> _Page extract_

╭──

Paul Capece, a co-founder of PACS Architecture, explains, “A lot of people think they are going to buy the apartment next door and knock a hole in the wall. This isn’t how it works. If you combine two units and now have a 2,000-square-foot apartment, the scale of your apartment has changed, so you’ll need to renovate. For example, if you suddenly have 2,000 square feet, the small galley kitchen in your existing unit will now look undersized.” But Capece emphasizes that updating your kitchen is just the first step. When combining units, owners must pay close attention to the overall layout and myriad other factors from windows to wiring.

“A lot of people think they are going to buy the apartment next door and knock a hole in the wall. This isn’t how it works." - Paul Capece

Given the scope of apartment combination projects, Capece recommends consulting with an architecture firm early on in the process, even before putting in a bid on the unit or units one hopes to combine. Jorge Fontan of Fontan Architecture agrees, saying that is isn't unheard of for buyers to call him before they close. Using available documents, an architect can come up with a master plan for the combination project and anticipate the potential cost of the project. PACS, like most architecture firms, does charge a minimal fee for this service, but as Capece emphasizes, it is money well spent. He also observes, “Once people consult with an architect, they understand the implications of combining two apartments and generally make smarter design decisions that also increase the resale value of the apartment.”
Greenwich Village penthouse interior of a Greenwich Village penthouse combined and designed by PACS Architecture

Six Things to Consider:

1. Financing

The question of financing a combination is often the first to consider. If you already own your unit outright, this likely won’t be a problem since your existing home equity will help you obtain the financing required to purchase the second unit. Some banks will do a cash-out refinance to buy the new unit as an investment property, while others will issue a single combination loan.

However, if you don’t already own your unit outright, you may still be able to refinance to buy the adjacent unit, but you’ll need to qualify for a larger mortgage. Also, given the considerable cost involved with combining units, you may need to ask for additional financing.

If you are looking to purchase two units outright, the situation may be even more challenging. To begin with, it is much riskier for lenders to make a loan on two units than one so you will face increased scrutiny. You’ll face additional costs every step of the way (e.g., the need to pay for two apartment appraisals and two inspections rather than one).

2. Co-op, Condo, and City Regulations

If you’re attempting to purchase an adjacent unit in a co-op building, do your research before putting in a bid. Not all co-ops permit combined units, and co-ops that do permit combined units often have specific rules regulating the process - e.g., certain buildings only allow a certain number of renovations to take place in a year, while others are strict about the hours in the day at which construction can take place, which can lengthen the process. Also, renovation plans will need to be pre-approved by the co-op board, so it is best to already be on good terms with the board before you enter into the process.

╰──

> _Work instructions_
In the page extract on combining apartments, when does Capece recommend consulting an architecture firm? The next lines come from a different source.

> _Dataset content_
╭──

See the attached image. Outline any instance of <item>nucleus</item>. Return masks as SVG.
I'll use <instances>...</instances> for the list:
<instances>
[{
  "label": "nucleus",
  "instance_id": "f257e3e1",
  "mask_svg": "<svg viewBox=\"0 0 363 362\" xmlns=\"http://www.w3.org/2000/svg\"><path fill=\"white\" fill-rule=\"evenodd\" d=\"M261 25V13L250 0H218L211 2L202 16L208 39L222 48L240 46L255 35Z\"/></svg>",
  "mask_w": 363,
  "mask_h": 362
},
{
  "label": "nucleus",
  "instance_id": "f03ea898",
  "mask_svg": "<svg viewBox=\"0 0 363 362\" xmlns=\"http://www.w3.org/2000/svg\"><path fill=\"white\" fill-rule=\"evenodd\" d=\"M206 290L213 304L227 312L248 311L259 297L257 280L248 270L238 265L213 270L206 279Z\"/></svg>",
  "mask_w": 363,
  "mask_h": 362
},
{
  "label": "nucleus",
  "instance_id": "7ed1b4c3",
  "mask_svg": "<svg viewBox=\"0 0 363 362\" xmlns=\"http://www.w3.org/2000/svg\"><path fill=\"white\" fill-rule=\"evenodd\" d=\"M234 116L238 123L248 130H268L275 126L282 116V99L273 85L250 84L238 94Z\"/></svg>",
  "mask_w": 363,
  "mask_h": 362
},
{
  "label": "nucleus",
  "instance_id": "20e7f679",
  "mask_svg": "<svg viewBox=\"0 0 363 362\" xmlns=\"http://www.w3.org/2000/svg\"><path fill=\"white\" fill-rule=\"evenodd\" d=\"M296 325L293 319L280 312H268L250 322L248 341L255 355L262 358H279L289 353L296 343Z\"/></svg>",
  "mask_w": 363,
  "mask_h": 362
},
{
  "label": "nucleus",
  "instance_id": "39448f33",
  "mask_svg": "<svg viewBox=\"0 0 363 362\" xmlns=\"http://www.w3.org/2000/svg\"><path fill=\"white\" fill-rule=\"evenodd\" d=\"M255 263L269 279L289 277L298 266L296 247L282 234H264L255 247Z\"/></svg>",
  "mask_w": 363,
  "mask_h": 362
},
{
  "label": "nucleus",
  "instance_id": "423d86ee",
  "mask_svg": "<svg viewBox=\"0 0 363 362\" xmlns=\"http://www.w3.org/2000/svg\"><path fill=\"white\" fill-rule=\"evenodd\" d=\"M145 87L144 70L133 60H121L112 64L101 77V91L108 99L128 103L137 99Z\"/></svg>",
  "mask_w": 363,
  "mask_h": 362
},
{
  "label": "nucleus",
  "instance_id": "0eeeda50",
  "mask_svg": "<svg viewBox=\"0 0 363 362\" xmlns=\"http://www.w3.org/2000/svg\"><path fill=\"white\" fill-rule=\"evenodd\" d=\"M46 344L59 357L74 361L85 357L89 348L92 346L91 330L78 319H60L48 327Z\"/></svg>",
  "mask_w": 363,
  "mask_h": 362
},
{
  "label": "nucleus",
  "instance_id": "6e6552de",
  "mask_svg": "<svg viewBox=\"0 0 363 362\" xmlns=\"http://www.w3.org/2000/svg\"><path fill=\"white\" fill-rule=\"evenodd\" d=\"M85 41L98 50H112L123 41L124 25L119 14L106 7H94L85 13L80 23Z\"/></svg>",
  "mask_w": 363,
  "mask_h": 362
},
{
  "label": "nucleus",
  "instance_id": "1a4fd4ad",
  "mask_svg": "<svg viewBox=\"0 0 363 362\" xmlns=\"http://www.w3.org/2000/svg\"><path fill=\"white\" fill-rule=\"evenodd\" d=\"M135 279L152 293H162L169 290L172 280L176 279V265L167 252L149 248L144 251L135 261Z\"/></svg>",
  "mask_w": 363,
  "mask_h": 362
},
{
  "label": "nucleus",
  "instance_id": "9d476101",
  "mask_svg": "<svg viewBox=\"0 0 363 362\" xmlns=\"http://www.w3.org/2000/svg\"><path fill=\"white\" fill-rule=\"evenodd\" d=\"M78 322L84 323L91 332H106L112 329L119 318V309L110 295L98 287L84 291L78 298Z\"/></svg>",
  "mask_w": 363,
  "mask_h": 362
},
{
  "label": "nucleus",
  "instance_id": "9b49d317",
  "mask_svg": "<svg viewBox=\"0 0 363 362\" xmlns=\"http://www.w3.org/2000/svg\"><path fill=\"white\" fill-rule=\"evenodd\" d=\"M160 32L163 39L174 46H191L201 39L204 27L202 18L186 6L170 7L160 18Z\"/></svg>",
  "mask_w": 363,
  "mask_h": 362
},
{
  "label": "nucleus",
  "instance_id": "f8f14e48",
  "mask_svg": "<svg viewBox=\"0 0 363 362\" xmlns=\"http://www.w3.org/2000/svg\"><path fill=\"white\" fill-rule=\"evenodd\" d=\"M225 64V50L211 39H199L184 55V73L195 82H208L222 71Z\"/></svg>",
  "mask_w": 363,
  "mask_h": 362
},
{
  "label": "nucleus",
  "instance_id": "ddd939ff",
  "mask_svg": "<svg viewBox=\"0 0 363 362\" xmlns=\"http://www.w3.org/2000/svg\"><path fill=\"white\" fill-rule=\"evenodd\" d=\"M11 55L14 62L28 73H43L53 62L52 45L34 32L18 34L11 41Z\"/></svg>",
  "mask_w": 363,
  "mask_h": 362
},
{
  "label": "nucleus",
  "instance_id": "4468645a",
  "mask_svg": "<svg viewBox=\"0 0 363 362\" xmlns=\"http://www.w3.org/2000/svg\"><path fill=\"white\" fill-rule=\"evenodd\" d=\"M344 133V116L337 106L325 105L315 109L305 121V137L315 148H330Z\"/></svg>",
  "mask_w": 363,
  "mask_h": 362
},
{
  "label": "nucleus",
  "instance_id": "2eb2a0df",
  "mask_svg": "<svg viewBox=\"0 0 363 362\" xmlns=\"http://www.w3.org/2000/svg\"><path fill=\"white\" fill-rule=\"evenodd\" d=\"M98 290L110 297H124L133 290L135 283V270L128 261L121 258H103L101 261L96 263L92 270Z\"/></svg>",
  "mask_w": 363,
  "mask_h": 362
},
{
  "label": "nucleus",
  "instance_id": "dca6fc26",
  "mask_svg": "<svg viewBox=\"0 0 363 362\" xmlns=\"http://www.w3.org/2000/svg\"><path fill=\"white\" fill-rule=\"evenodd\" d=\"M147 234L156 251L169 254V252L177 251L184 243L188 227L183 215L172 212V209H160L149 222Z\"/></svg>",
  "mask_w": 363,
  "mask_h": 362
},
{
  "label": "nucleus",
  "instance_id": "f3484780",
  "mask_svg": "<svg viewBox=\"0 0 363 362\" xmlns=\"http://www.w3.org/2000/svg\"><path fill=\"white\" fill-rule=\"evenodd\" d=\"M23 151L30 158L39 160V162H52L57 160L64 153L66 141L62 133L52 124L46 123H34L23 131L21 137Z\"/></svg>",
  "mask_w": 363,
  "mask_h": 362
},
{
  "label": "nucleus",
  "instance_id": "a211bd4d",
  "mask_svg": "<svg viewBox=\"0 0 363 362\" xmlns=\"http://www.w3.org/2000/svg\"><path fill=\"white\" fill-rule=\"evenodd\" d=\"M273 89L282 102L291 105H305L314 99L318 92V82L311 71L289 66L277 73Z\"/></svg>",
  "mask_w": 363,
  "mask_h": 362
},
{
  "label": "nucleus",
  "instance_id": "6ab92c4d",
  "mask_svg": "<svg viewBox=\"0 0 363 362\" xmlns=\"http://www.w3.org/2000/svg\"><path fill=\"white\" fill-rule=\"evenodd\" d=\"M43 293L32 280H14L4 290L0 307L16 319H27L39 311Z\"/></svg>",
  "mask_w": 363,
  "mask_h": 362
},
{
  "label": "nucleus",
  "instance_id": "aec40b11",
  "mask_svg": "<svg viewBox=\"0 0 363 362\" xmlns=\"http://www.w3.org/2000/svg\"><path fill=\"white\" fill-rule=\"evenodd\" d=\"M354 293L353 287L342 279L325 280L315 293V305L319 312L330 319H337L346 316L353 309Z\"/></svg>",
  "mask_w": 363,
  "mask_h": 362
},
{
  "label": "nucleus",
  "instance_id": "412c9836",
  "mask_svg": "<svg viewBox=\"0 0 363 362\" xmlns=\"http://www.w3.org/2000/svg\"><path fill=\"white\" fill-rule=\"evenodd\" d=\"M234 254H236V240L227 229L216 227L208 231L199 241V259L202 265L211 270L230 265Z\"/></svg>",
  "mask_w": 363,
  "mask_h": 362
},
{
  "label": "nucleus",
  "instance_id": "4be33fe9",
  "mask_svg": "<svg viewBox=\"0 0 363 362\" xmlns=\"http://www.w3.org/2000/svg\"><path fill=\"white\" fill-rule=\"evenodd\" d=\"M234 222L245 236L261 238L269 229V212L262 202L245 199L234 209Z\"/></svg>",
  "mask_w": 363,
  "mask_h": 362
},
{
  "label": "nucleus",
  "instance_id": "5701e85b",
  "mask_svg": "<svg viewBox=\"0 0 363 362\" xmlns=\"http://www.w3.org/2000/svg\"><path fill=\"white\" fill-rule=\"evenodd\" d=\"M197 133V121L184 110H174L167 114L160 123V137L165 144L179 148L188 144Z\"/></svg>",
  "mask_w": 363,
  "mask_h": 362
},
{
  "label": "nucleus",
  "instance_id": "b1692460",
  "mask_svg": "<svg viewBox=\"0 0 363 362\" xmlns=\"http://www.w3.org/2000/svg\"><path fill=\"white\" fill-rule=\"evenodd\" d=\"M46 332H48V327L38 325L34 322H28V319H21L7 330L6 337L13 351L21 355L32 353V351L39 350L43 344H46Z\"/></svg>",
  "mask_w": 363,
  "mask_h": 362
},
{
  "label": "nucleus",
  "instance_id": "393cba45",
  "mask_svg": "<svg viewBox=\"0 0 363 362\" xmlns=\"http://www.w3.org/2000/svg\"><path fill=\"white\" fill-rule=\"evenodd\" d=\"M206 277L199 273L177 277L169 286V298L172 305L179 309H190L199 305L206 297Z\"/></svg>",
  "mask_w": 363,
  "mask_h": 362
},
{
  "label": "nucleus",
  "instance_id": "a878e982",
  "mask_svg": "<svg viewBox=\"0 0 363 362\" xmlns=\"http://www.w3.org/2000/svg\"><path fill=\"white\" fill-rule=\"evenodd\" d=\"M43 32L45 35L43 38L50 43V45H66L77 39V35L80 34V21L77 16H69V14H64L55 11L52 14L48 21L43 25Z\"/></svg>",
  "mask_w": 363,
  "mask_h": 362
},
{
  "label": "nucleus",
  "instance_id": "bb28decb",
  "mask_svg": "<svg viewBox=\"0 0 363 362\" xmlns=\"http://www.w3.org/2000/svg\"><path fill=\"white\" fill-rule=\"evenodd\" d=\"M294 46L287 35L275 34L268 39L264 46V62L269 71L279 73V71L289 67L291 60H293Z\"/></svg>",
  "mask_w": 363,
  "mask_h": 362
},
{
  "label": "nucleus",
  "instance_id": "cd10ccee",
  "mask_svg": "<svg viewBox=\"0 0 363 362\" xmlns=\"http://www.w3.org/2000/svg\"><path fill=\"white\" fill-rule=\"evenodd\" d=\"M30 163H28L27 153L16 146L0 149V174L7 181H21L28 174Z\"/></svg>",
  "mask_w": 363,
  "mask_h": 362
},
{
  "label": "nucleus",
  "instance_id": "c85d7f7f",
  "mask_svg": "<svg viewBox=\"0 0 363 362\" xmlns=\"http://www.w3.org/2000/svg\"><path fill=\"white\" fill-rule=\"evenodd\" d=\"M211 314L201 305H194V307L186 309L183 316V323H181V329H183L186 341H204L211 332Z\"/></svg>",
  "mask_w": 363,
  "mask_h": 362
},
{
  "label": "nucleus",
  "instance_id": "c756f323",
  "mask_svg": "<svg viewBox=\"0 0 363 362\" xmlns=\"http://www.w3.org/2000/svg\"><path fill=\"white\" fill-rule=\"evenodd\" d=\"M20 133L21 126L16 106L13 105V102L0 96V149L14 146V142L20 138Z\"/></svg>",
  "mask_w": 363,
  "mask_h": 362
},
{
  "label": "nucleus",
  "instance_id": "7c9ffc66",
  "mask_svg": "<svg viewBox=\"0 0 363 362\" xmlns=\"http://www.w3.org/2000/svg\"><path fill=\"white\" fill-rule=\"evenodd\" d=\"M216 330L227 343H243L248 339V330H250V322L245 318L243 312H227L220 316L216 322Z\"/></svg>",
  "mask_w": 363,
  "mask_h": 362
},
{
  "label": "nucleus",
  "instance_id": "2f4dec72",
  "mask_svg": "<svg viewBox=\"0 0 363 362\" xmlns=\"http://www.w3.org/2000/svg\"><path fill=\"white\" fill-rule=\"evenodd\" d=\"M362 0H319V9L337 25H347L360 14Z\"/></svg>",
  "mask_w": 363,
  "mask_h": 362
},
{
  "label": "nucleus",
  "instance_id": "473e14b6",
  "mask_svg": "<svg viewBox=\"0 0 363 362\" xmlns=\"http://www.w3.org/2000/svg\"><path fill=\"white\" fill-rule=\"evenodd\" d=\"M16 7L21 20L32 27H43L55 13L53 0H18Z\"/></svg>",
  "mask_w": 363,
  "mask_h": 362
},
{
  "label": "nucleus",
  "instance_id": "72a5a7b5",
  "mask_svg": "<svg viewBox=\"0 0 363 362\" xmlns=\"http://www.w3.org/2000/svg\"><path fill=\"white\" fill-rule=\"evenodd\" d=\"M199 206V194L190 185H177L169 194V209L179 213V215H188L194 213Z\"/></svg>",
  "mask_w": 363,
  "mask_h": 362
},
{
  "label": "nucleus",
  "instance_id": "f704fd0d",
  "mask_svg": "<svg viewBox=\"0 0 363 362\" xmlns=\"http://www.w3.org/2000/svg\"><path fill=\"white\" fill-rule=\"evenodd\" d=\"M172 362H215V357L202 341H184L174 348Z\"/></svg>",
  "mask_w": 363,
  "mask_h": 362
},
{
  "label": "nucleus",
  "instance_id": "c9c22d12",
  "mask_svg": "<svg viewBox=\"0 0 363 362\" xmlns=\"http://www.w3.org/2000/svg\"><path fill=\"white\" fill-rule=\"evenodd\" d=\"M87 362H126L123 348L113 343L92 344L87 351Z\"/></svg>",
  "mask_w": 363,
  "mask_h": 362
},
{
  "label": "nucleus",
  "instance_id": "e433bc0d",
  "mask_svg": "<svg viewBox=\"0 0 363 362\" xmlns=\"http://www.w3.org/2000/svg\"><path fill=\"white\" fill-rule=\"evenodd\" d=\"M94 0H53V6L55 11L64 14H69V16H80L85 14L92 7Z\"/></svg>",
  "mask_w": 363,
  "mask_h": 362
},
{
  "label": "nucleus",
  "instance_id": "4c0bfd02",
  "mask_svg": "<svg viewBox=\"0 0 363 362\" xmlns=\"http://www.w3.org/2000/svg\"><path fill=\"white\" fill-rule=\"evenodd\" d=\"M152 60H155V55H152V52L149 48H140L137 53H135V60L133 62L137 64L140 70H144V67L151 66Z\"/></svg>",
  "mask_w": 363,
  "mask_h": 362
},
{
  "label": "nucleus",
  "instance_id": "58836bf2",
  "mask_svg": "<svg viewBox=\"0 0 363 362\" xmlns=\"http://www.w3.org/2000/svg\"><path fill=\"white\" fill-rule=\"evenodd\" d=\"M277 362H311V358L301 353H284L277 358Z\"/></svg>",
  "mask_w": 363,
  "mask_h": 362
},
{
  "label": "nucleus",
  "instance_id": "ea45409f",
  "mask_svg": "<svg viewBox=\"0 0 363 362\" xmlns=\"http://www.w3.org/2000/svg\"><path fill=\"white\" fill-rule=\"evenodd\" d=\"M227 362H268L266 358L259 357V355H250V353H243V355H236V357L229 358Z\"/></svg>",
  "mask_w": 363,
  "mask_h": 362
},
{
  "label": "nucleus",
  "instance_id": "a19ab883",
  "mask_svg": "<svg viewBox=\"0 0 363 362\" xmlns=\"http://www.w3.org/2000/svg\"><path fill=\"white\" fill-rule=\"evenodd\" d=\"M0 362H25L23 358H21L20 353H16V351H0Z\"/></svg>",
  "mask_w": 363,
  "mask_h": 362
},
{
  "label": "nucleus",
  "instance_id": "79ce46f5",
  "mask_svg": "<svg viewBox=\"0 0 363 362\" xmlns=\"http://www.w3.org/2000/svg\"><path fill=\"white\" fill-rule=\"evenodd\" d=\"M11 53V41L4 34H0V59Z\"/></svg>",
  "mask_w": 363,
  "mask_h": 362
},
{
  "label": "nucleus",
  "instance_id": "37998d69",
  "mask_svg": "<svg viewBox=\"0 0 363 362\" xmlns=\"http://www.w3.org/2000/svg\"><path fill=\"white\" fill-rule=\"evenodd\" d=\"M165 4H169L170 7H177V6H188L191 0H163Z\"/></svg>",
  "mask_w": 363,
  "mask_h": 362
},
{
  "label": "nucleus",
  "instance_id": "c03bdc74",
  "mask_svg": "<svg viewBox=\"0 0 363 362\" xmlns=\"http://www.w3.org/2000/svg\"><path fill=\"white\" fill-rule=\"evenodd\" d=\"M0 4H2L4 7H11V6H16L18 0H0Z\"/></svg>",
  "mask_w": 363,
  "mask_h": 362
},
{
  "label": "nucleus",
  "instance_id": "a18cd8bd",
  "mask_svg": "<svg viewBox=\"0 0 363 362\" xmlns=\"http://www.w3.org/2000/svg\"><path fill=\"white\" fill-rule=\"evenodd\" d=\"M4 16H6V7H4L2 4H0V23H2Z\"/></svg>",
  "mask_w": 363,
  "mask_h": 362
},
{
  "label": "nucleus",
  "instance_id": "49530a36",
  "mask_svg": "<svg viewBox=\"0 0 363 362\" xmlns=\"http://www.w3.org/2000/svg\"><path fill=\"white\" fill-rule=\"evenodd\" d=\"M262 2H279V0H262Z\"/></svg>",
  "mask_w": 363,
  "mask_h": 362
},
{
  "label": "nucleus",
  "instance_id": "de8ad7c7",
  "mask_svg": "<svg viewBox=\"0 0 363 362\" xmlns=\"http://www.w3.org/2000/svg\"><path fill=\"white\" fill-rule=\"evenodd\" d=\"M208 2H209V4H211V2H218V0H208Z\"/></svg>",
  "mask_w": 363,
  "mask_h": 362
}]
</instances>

╰──

> _Answer to this task_
Early in the process, even before putting in a bid on the unit or units one hopes to combine.